La lluvia caía pesadamente sobre el pequeño pueblo de Hollow Creek, donde el sonido de las gotas repiqueteaba sobre los techos de las casas de madera. Para los habitantes, aquella noche no era diferente de cualquier otra. En otoño, el frío y las lluvias eran constantes, cubriendo todo el lugar con un velo gris. Sin embargo, esa noche, el aire llevaba algo distinto, una sensación de inquietud que se colaba por las grietas de las puertas y las ventanas. Era como si una sombra acechara en cada rincón.
Elizabeth caminaba por la acera, ajustando su abrigo negro contra el viento. Se dirigía a su casa después de una larga jornada en la biblioteca local, donde trabajaba como asistente. Desde hace semanas, un tema había sido recurrente en las conversaciones entre los habitantes: los asesinatos. Tres cuerpos habían aparecido en las afueras del pueblo, mutilados de una manera tan brutal que los periódicos locales ni siquiera se atrevían a mostrar las fotos. Pero lo que más perturbaba a Elizabeth no era la brutalidad de los crímenes, sino la sensación de que alguien la estaba observando. Cada vez que caminaba sola, sentía esa mirada invisible clavándose en su nuca, como si el asesino estuviera siempre cerca, escondido entre las sombras, observando cada uno de sus pasos.
Esa noche, la sensación era más fuerte que nunca. Mientras caminaba por la calle vacía, Elizabeth no podía sacudirse la idea de que alguien la seguía. Miró por encima de su hombro, pero no vio a nadie. Solo el viento, moviendo las hojas de los árboles. Se dijo a sí misma que estaba imaginando cosas, que el miedo colectivo estaba nublando su juicio.
Llegó a su casa y cerró la puerta con llave. Se dejó caer en el sofá, con la mente aún inquieta. Encendió la televisión, esperando distraerse, pero las noticias no hacían más que intensificar su ansiedad.
—Hoy se ha encontrado un cuarto cuerpo en los bosques de Hollow Creek —anunció el presentador de las noticias con voz grave—. La policía continúa investigando, pero hasta ahora no hay pistas sobre la identidad del asesino.

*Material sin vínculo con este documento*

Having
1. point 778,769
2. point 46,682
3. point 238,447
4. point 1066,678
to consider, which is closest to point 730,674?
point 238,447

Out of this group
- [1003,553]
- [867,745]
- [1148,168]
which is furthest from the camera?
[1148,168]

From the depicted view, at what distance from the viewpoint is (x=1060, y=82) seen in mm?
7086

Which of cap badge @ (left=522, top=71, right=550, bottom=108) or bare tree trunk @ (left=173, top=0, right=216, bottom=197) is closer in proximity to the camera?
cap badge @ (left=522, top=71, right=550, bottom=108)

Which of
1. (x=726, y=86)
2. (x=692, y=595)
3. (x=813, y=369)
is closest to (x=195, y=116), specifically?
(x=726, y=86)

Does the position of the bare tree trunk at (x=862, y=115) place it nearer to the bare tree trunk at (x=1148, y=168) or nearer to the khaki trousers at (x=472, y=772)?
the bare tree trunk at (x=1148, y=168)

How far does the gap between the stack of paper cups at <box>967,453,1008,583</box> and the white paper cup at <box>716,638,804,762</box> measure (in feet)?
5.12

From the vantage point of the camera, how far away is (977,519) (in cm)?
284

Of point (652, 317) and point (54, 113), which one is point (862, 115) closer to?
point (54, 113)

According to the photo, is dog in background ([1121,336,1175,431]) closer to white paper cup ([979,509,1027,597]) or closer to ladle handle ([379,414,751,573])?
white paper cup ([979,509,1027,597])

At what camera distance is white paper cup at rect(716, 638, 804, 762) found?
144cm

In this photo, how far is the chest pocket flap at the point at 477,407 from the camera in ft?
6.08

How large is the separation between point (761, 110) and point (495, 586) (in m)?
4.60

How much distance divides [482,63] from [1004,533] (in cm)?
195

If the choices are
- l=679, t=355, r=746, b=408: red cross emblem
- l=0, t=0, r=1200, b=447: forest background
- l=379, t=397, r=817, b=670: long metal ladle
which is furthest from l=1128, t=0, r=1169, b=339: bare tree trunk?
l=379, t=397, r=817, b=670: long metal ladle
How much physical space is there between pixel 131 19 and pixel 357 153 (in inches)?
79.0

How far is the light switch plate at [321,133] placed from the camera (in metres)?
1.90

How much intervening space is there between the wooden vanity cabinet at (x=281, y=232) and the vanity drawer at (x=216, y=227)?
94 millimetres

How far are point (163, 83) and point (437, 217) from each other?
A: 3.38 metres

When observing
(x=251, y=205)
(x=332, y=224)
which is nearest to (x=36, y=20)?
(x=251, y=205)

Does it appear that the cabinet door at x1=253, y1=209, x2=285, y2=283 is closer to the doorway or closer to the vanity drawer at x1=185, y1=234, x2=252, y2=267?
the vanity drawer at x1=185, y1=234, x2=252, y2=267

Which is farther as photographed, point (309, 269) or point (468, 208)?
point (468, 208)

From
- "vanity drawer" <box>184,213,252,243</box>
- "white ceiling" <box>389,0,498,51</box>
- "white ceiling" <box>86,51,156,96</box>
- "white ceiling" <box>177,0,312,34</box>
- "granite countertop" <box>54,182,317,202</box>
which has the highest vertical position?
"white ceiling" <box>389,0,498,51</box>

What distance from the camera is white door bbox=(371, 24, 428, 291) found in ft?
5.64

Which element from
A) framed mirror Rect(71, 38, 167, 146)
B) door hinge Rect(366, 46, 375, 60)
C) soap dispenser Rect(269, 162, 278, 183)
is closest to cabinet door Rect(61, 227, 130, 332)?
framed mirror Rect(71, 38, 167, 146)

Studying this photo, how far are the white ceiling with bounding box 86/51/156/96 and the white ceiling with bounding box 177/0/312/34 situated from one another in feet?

Elizabeth apagó la televisión de inmediato. No quería saber más. La incertidumbre era peor que la información. Sentía que las paredes de su pequeña casa se cerraban sobre ella. El silencio, interrumpido solo por el sonido del viento, le pesaba en los oídos.
De repente, un golpe seco sonó en la ventana de la sala. Su corazón se aceleró. Se levantó lentamente y se acercó a la ventana, tratando de mantener la calma. Abrió las cortinas, esperando ver alguna rama que el viento hubiera lanzado contra el cristal. Pero no había nada. Solo la oscuridad. Oscuridad y la inconfundible sensación de que alguien estaba allí, escondido entre las sombras.
Cerró las cortinas rápidamente y retrocedió, sintiendo cómo su respiración se aceleraba. No estás sola, parecía decirle una voz en su cabeza. Te está observando. La idea la golpeó como un mazazo. ¿Y si el asesino sabía quién era? ¿Y si la había estado siguiendo desde hace tiempo?
Intentó tranquilizarse, pero esa sensación opresiva no se iba. Decidió irse a la cama temprano, pensando que el sueño calmaría sus nervios. Mientras se preparaba para dormir, una idea retorcida empezó a formarse en su mente: ¿Y si el asesino no era alguien ajeno? ¿Y si el monstruo que había cometido esos crímenes era una persona conocida, alguien del mismo pueblo?
El pensamiento la dejó helada. Hollow Creek era pequeño. Todos se conocían, al menos de vista. ¿Podría ser que el asesino caminara entre ellos, invisible, fingiendo ser uno más? La paranoia comenzó a crecer en su mente. Se preguntó si ya había visto su rostro. Quizá en el supermercado, o cruzando la calle, o tal vez incluso en la biblioteca.
Esa noche, Elizabeth apenas pudo dormir. La sensación de ser observada no desapareció en ningún momento. Cada pequeño sonido la hacía saltar de la cama. Las ramas golpeando el techo, el crujido del suelo de madera. Todo le recordaba que, en algún lugar muy cercano, había alguien esperando el momento exacto para atacar.